━━━━━ SELECTED PASSAGE

Related articles |
---|
Wanted: a program that calulates the maximal stack depth samuel@nada.kth.se (1992-04-06) |
Re: Wanted: a program that calulates the maximal stack depth russw@cs.utexas.edu (1992-04-09) |
Re: Wanted: a program that calulates the maximal stack depth bliss@sp64.csrd.uiuc.edu (1992-04-09) |
Re: Wanted: a program that calulates the maximal stack depth hays@ssd.intel.com (1992-04-09) |
Re: Wanted: a program that calulates the maximal stack depth pbk@arkesden.Eng.Sun.COM (1992-04-10) |
Re: Wanted: a program that calulates the maximal stack depth eifrig@beanworld.cs.jhu.edu (1992-04-10) |
Re: Wanted: a program that calulates the maximal stack depth samuel@nada.kth.se (1992-04-11) |
Newsgroups: | comp.compilers |
From: | bliss@sp64.csrd.uiuc.edu (Brian Bliss) |
Keywords: | storage |
Organization: | UIUC Center for Supercomputing Research and Development |
References: | 92-04-029 92-04-039 |
Date: | Thu, 9 Apr 1992 17:49:34 GMT |
samuel writes:
> I'm developing an application where the use of stack space is crucial.

━━━━━━━━━━

▸ THINGS TO DO:
#1 For the comp.compilers post, say whether each statement agrees with it: (a) the post came from the UIUC Center for Supercomputing Research and Development; (b) the keyword listed for the post is "stack"; (c) samuel is building an application in which the use of stack space is crucial. Answer each with yes or no and quote the deciding words.
#2 Give the stretch of the records from the line containing "How much distance" through the line containing "327 centimetres" as a JSON list of strings, one string per line, with blank lines left out.

━━━━━ SUPPLIED DATA

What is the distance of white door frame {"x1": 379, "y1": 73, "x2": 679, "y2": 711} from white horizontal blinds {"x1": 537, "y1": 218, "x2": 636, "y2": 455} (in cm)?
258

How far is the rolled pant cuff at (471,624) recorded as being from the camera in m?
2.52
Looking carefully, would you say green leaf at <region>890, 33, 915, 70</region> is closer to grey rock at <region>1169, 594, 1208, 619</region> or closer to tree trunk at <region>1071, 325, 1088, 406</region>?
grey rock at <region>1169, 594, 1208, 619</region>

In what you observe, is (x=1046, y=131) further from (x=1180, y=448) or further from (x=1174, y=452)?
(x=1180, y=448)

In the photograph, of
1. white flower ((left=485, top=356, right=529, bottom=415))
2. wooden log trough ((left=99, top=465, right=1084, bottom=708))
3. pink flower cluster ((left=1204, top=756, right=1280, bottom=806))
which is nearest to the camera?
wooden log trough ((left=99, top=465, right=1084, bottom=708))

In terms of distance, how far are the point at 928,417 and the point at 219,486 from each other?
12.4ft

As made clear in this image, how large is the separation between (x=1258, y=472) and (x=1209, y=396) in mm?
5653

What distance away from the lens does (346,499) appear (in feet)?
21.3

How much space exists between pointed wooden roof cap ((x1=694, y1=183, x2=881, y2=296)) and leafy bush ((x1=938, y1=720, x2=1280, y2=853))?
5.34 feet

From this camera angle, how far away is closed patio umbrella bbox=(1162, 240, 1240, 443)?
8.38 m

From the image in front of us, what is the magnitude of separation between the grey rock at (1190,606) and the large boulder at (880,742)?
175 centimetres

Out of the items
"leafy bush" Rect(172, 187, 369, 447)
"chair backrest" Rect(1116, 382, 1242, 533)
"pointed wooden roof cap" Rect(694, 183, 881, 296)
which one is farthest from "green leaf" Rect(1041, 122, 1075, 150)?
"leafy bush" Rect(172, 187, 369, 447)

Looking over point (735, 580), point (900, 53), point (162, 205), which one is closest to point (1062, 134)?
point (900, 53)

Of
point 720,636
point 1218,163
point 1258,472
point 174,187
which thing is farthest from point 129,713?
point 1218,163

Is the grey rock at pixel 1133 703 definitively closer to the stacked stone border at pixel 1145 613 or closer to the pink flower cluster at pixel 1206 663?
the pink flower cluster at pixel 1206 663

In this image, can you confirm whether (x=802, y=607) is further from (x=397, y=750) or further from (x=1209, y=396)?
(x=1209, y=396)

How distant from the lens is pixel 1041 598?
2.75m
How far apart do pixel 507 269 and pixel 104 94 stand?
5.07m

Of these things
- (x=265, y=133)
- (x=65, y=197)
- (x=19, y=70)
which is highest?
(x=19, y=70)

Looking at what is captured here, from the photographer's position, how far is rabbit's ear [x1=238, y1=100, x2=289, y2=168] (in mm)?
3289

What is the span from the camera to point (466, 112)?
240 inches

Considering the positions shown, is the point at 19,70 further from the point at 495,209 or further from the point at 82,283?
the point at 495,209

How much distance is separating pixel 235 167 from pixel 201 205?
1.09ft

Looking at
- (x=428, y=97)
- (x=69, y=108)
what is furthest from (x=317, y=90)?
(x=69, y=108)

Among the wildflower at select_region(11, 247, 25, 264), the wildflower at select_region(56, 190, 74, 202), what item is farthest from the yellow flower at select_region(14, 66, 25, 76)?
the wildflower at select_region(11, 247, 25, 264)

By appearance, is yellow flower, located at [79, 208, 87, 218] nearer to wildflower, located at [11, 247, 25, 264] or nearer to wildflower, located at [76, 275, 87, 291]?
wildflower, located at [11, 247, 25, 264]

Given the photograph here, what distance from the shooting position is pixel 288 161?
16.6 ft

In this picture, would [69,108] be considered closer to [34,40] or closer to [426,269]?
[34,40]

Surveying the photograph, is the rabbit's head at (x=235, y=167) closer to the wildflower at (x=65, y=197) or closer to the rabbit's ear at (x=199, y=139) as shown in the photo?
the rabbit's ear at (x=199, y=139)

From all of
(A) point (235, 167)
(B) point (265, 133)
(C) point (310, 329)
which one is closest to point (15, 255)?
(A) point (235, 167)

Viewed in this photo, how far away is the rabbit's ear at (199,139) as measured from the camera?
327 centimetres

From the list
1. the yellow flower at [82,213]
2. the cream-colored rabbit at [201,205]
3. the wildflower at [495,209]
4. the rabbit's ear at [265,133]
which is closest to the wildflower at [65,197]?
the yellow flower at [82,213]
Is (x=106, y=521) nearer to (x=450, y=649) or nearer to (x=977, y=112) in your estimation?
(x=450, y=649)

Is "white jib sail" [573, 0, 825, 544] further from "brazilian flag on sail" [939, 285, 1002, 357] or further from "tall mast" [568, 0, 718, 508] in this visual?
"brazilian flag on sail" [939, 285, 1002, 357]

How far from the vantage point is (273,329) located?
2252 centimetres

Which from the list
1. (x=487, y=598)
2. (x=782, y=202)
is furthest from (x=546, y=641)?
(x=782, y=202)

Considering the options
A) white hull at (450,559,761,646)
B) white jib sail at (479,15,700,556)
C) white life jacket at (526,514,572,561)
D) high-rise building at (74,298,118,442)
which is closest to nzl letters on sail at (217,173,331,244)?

━━━━━━━━━━

▸ TASK ANSWERS:
#1
(a) yes: "UIUC Center for Supercomputing Research and Development"
(b) no: "storage"
(c) yes: "I'm developing an application where the use of stack space is crucial."

#2
[
  "How much distance is separating pixel 235 167 from pixel 201 205?",
  "1.09ft",
  "Looking at",
  "- (x=428, y=97)",
  "- (x=69, y=108)",
  "what is furthest from (x=317, y=90)?",
  "(x=69, y=108)",
  "Among the wildflower at select_region(11, 247, 25, 264), the wildflower at select_region(56, 190, 74, 202), what item is farthest from the yellow flower at select_region(14, 66, 25, 76)?",
  "the wildflower at select_region(11, 247, 25, 264)",
  "By appearance, is yellow flower, located at [79, 208, 87, 218] nearer to wildflower, located at [11, 247, 25, 264] or nearer to wildflower, located at [76, 275, 87, 291]?",
  "wildflower, located at [11, 247, 25, 264]",
  "Given the photograph here, what distance from the shooting position is pixel 288 161?",
  "16.6 ft",
  "In this picture, would [69,108] be considered closer to [34,40] or closer to [426,269]?",
  "[34,40]",
  "Surveying the photograph, is the rabbit's head at (x=235, y=167) closer to the wildflower at (x=65, y=197) or closer to the rabbit's ear at (x=199, y=139) as shown in the photo?",
  "the rabbit's ear at (x=199, y=139)",
  "From all of",
  "(A) point (235, 167)",
  "(B) point (265, 133)",
  "(C) point (310, 329)",
  "which one is closest to point (15, 255)?",
  "(A) point (235, 167)",
  "Viewed in this photo, how far away is the rabbit's ear at (199,139) as measured from the camera?",
  "327 centimetres"
]